AT&T added 280,000 new fiber subscribers in Q4, a 3.3% increase from a year ago and the company’s 12th consecutive quarter with more than 200,000 net fiber adds.
Impact: But the fiber gains AT&T made in Q4 were its lowest quarterly fiber net adds of the year and came in 17% lower than the 338,000 fiber subscribers the company added in Q3. The fiber net additions in Q4 pushed AT&T’s total fiber subscriber base over the 7 million mark to close the year at more than 7.2 million on the strength of 1.2 million fiber additions during the year.
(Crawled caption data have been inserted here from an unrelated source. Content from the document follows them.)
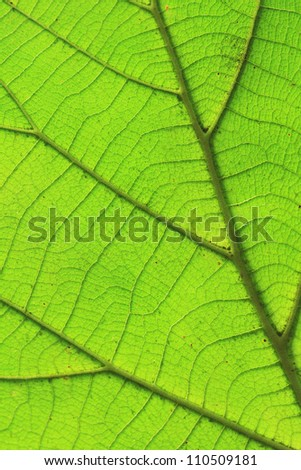Close up of textured green leaves - stock photo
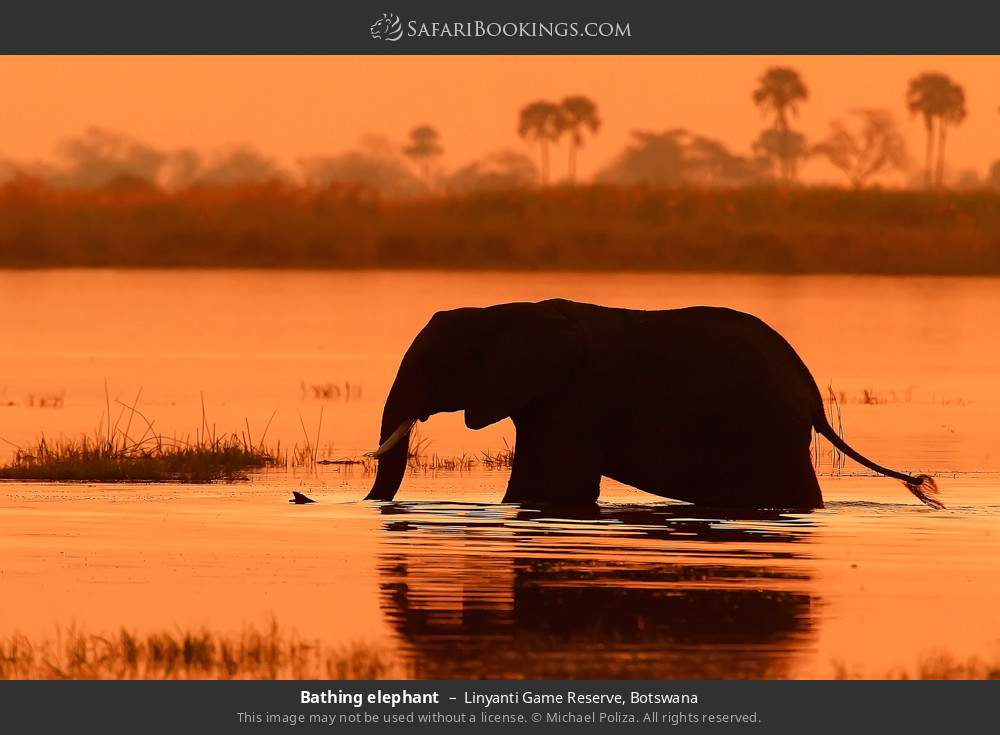 Bathing elephant in Linyanti Game Reserve, Botswana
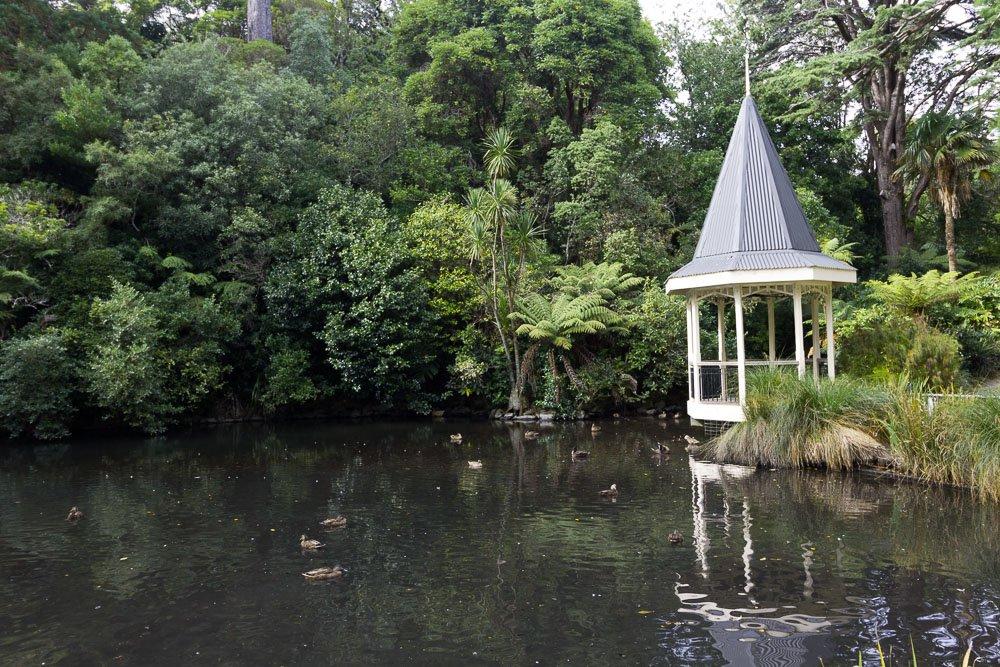 wellington-botanic-gardens-duck-pond-2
Per CEO John Stankey, that made 2022 the fifth straight year AT&T added more than 1 million new fiber subscribers. He also noted that AT&T’s fiber base now outnumbers its combined non-fiber broadband and DSL customer base. Meanwhile, AT&T’s non-fiber customer base continues to shrink, declining to 6.5 million after losing 1.3 million customers in 2022. AT&T also lost more non-fiber customers than it added in fiber subscribers, leaving it with a net broadband loss of 43,000 for the quarter, a figure that doesn’t even include its DSL results because AT&T classifies its legacy copper service separately from broadband. AT&T reported negative total broadband subscriber growth in three of four quarters in 2022 as even strong fiber gains couldn’t overcome the burgeoning non-fiber losses.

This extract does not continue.